Muller Journal of Medical Sciences and Research

ORIGINAL ARTICLE
Year
: 2019  |  Volume : 10  |  Issue : 2  |  Page : 58--61

Guillain–Barre syndrome in pregnancy and its association with maternal and perinatal outcome


V Rupalakshmi, Shraddha K Shetty 
 Department of Obstetrics and Gynecology, Kasturba Medical College, Mangalore, Manipal Academy of Higher Education, Mangalore, Karnataka, India

Correspondence Address:
Dr. Shraddha K Shetty
Department of Obstetrics and Gynecology, Kasturba Medical College, Light House Hill Road, Mangalore - 575 001, Karnataka
India

Abstract

Background: Guillain–Barre syndrome or acute inflammatory demyelinating proliferative syndrome is rare in pregnancy.
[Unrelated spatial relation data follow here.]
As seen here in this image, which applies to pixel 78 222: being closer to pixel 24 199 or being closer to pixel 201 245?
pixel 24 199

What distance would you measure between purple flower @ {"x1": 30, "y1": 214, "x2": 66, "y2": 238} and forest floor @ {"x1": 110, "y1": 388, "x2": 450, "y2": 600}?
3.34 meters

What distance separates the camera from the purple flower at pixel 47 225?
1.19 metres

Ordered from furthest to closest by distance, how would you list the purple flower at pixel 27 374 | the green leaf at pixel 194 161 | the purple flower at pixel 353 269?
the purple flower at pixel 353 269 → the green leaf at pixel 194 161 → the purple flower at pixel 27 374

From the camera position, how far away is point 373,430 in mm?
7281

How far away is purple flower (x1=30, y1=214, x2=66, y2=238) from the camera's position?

It affects the nervous system, presenting as an acute onset of symmetric ascending weakness resulting in respiratory failure and autonomic dysfunction. Aims: This study aims to study the incidence of GBS in pregnant women and its association with maternal and perinatal outcome. Settings and Design: Retrospective observational study conducted at a tertiary care hospital. Materials and Methods: Records of all women diagnosed as GBS in pregnancy and postpartum period were analyzed. Maternal and perinatal outcomes were studied based on the pattern of involvement of limbs, need for ventilator support, treatment with plasmapheresis and intravenous immunoglobulin (IVIG), intrauterine fetal demise (IUFD), and neonatal deaths. Results: During the study of 3 years, there were 11,484 deliveries, of which 8 women had GBS. The incidence of GBS was 0.06%. Lower limb weakness developed in 6 (75%) of women, bifacial weakness in 2 (25%), IVIG received by 3 (37.5%), and (62.5%) underwent plasmapheresis. Four (50%) required ventilator support and maternal mortality was recorded in 2 (25%) due to respiratory failure and IUFD in 2 (25%) of women. Conclusions: GBS is associated with high maternal and perinatal morbidity. Timely diagnosis by obstetricians and management in women complaining of muscular weakness and respiratory difficulty in pregnancy and early postpartum period will help in improving the maternal and perinatal outcome.



How to cite this article:
Rupalakshmi V, Shetty SK. Guillain–Barre syndrome in pregnancy and its association with maternal and perinatal outcome.Muller J Med Sci Res 2019;10:58-61


How to cite this URL:
Rupalakshmi V, Shetty SK. Guillain–Barre syndrome in pregnancy and its association with maternal and perinatal outcome. Muller J Med Sci Res [serial online] 2019 [cited 2020 Nov 30 ];10:58-61
Available from: https://www.mjmsr.net/text.asp?2019/10/2/58/276687


Full Text



 Introduction



Guillain–Barre syndrome (GBS) includes a group of immune-mediated neuropathy involving peripheral nerves.[1] Patients usually have flu-like symptoms or gastroenteritis prior to the development of GBS, as infection is the predisposing factor. GBS has features of pain, paraesthesia, numbness, or limb weakness. Many studies have observed that autoimmune mechanisms play an important role in etiopathogenesis of GBS.[2] Most commonly present in the third trimester and first 2 weeks' postpartum.[3] The incidence is more in the postpartum period due to delayed hypersensitivity. Diagnosis is often missed in pregnancy and puerperium due to delay in diagnosis of the condition as clinical features mimics pregnancy symptoms.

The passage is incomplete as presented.